Overcoming Refrigerator Fear

It’s true.  I am afraid of our fridge.

Some fears are normal and justified. They should be encouraged.  In that category: fear of hot stoves, fear of hungry mountain lions, fear of Jane’s fridge.

Daisy calls our fridge “Condiment Hell” and refuses to open it for any reason.

I prefer to think of it as “The Condiment Museum”.

We all have our own reactions to the fridge. My family has erroneously assigned me the title of Fridge Master. This is a horrific mistake. I am responsible for filling it up, emptying it out, and keeping it clean. Even though they know I fear it, and would rather face a hungry bear.

Shaun opens it, stares, closes it, and says: “Who wants ice cream for dinner?”

Micah opens it, stares, leaves it open, and says, “How come we never have anything to EAT?!?”

Lee Lee opens it, sighs, drags over a chair, a trash bag, and starts checking dates on condiment bottles. “This expired in 2001. That’s just disgusting.” And, “Why do we have Smoked Oysters in a tin? We’re allergic to shell fish…are you TRYING to kill us?”

Momentarily forgetting she’s 16, I say, “Great Grandpa wanted Smoked Oysters with his, uh, box of grape juice.”

She rolls her eyes. “Did you forget I can read? I threw that out when he left” says Lee Lee.

I send a little prayer of thanks up to heaven, that Lee Lee despises alcohol.

“What’s this black mushy stuff?” She opens the baggie.  We both retch. I snatch it and march to the outside trash can. Great Grandpa also enjoyed his canned anchovies. When he visited, three months ago.

I live for the days Lee-lee takes over.

If I could keep the fridge the way I like it, I would not be afraid. It would sparkle. We’d have water, bread, cheese, lettuce, and salsa. Who needs more than that?

“People who want to see their 18th birthday without contracting Rickets?”, says Micah.

I address the psychotherapist in my brain.  She’s annoying, and kind of a Bliss Ninny, but occasionally has an insight I can work with.  Plus, she’s free.

“Why do I hate the fridge?” I ask her.

“Because it’s disgusting”, she says.

The downside of free therapists: they don’t have to be helpful or polite.

“I know” I say, “that’s why I’m asking YOU for help.”

Recorded information:
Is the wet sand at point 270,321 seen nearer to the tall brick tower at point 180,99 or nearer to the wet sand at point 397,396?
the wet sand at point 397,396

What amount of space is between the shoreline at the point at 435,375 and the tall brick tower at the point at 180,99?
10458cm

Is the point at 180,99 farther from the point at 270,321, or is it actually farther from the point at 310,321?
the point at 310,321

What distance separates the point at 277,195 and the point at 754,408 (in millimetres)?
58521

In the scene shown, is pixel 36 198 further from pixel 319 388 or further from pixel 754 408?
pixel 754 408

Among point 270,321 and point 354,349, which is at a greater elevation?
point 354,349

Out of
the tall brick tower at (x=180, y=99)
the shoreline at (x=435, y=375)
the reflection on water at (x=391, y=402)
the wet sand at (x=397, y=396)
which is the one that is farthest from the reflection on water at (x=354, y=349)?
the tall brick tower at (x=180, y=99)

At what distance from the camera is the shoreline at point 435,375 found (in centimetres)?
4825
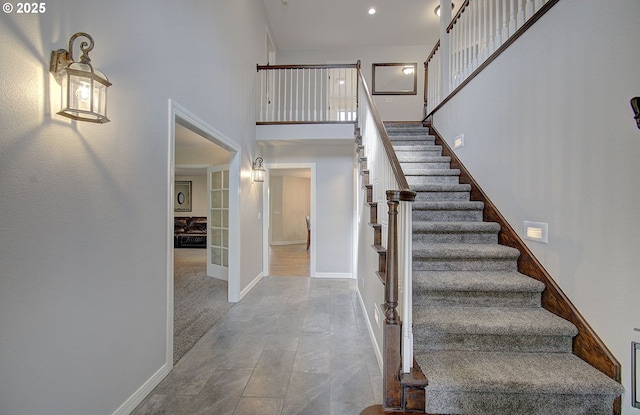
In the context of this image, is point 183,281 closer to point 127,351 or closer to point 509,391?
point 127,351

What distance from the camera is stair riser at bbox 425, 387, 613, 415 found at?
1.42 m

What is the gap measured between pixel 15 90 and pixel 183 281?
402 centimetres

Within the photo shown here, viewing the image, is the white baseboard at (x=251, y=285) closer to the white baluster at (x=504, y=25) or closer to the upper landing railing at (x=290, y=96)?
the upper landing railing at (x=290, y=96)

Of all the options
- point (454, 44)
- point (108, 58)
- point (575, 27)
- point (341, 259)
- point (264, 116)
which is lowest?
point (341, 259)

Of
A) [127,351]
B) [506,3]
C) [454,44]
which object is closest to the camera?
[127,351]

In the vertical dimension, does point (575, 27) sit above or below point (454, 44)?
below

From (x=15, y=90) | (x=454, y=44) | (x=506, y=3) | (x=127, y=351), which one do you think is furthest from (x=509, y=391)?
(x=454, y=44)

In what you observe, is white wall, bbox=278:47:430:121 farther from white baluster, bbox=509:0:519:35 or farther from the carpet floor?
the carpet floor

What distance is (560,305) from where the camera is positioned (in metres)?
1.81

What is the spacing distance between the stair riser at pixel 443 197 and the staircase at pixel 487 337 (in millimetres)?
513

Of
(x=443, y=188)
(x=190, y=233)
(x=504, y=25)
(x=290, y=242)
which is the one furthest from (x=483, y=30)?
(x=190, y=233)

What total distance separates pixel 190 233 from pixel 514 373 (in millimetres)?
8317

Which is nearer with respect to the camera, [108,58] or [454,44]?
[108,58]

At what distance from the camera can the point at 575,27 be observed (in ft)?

Work instructions:
a: Using the refrigerator essay, decide whether each statement agrees with it: (i) Daisy will not open the fridge. (ii) Great Grandpa's visit was six months ago. (iii) Lee Lee is 16. For each, answer yes or no and quote the words that settle it.
b: Return everything in the refrigerator essay from "Some fears are" down to "for any reason.", copied word for word.
c: In the refrigerator essay, what foods would the fridge hold if the writer could keep it the way they like?

Expected results:
a:
(i) Yes: "refuses to open it for any reason"
(ii) No: "When he visited, three months ago."
(iii) Yes: "Momentarily forgetting she’s 16"

b:
Some fears are normal and justified. They should be encouraged.  In that category: fear of hot stoves, fear of hungry mountain lions, fear of Jane’s fridge.

Daisy calls our fridge “Condiment Hell” and refuses to open it for any reason.

c: Water, bread, cheese, lettuce, and salsa.